For with the heart man believeth unto
The apostle here explains the nature and use both of faith and confession; as true faith does not lie in the bare assent of the mind to the Gospel, or any truth contained in it, respecting the person and office of Christ, so neither does it lie, as not in the brain, so not in the tongue, but in the heart; it is not a notional knowledge of things to be believed; nor is it saying that a man believes; but it is heart work, a believing with all the heart; such a faith in which all the powers of the soul, the understanding, will, and affections, are concerned, it is a seeing of the Son, a beholding of the glory, fulness, suitableness, ability, and willingness of Christ as a Saviour, with the eye of the understanding spiritually enlightened; it is a going out of the soul to Christ, in various acts, such as venturing into his presence, prostrating itself at his feet, resolving if it perishes it will perish there; a giving up itself unto him, determining it will have no other Saviour, leaning and relying on him, and living upon him; which faith works by love to Christ, moves the affections, stirs up the desires of the soul to his name, and endears him and all that belong to him to it.
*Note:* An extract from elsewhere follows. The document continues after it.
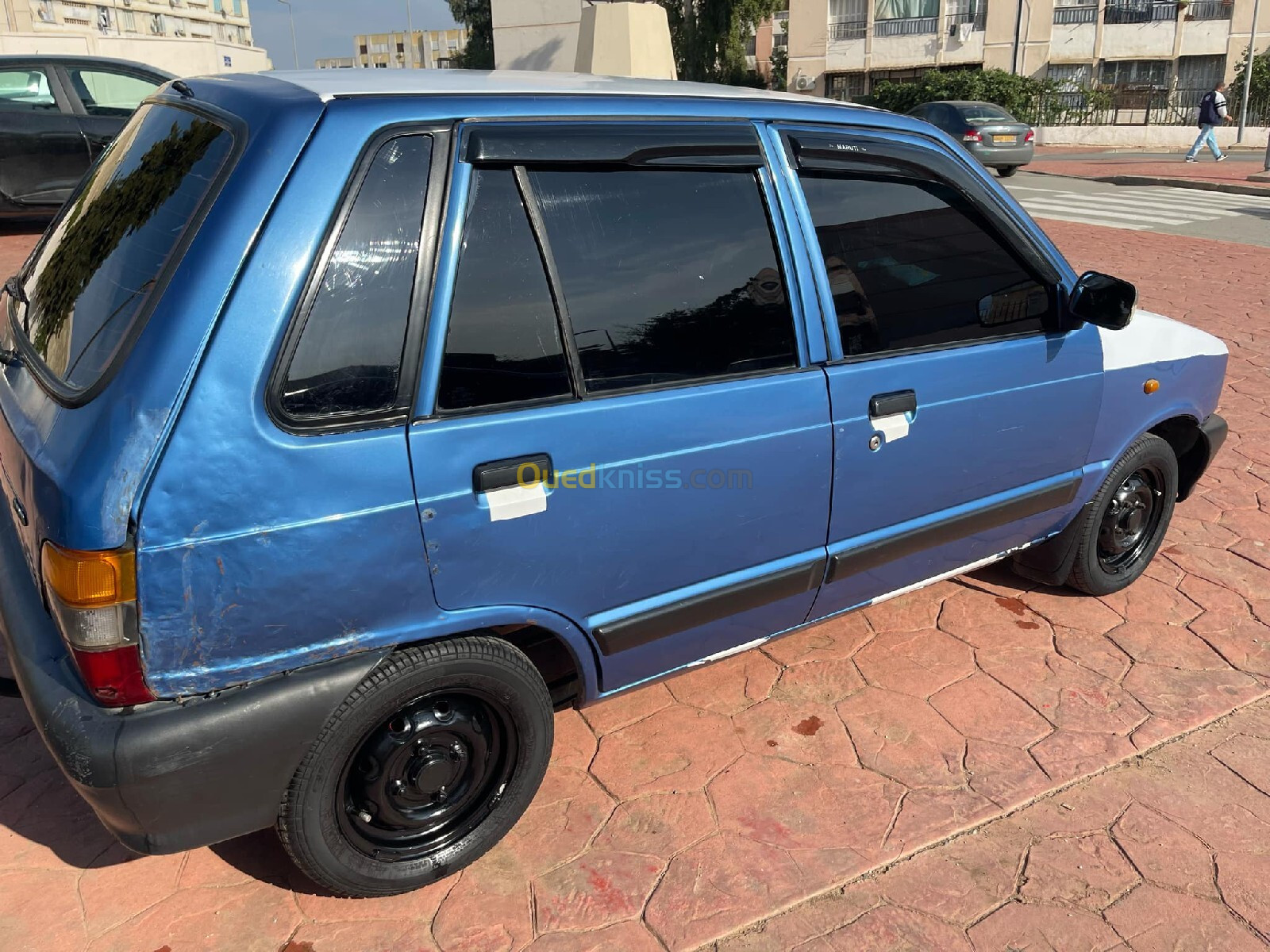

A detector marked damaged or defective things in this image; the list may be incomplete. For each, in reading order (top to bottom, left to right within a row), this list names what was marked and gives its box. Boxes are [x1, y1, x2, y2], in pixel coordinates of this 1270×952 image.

cracked pavement [2, 219, 1270, 949]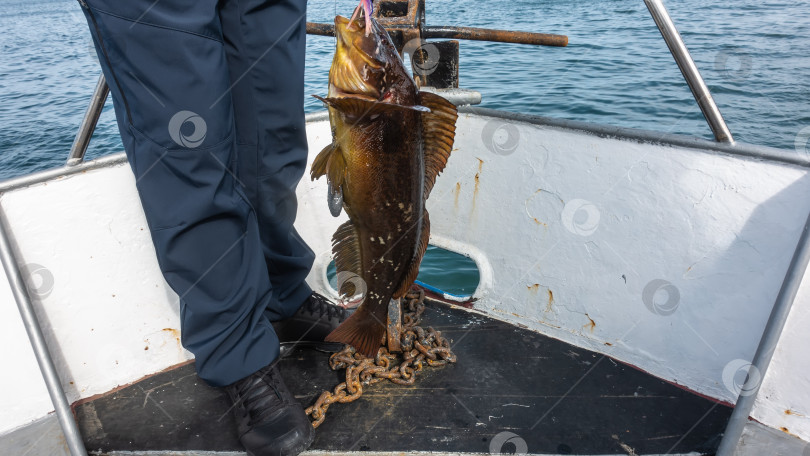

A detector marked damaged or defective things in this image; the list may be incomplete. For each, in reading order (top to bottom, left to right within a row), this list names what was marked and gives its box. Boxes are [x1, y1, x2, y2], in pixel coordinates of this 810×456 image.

rusty chain [304, 288, 454, 428]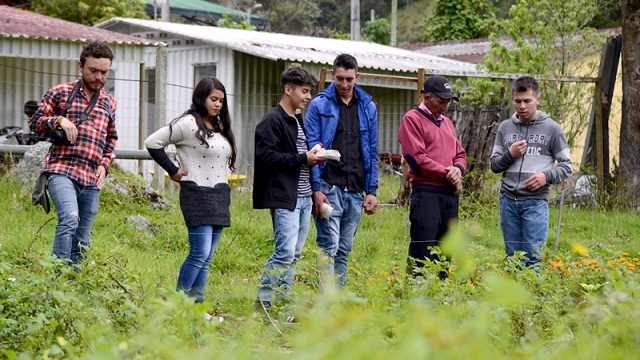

The use of this grace is, "unto righteousness"; it is not instead of one, for faith is not our righteousness; nor is it in order to work out one, for this grace puts a soul on renouncing its own righteousness; but its use is to receive one, even the righteousness of Christ, which when it spies, it admires, receives, lays hold on, and rejoices in looking on itself as righteous through this righteousness, and so has peace with God through Christ:
and with the mouth confession is made unto
This is to be understood not of confession of sin, though that is proper and requisite to be made, both with respect to the participation, and enjoyment of salvation, particularly pardoning grace and mercy, and to an admission to Gospel ordinances; but of confession of Christ, as appears from the preceding verse, which lies in a frank and open acknowledgment of what Christ is in himself, as that he is truly and properly God, the Son of God, the true Messiah, the Mediator between God and man, and the only Saviour of lost sinners, and of our faith in him, with respect to ourselves, to our pardon, justification, acceptance and salvation in him and through him; in ascribing the whole of our salvation to him, and giving him the glory of it; in declaring to the churches of Christ what he has done for our souls, and in subjecting ourselves to his ordinances. This confession must be made both by words and facts, must be open, visible, and before men; and also real, hearty, and sincere, the words of the mouth agreeing with the experience of the heart; and such a good profession made before God, angels, and men, highly becomes all that believe with the heart. This was the practice of the primitive saints; yea, all nations own, acknowledge, and profess the God they worship; and should not we confess our God, Saviour and Redeemer? Christ himself confessed a good confession before Pontius Pilate, and is the Apostle and High Priest of our profession. So to do, makes both for the glory of God, and for our own real good and advantage. Yea, it is "unto salvation"; not as a cause of it, for Christ alone is the author of eternal salvation; but a sincere and well made confession of Christ points out to all that know us where and from whom we expect to have salvation; it is what lies in the way, and is to be taken up by all that believe in Christ, and to be held fast without wavering until we receive the end of our faith, even the salvation of our souls.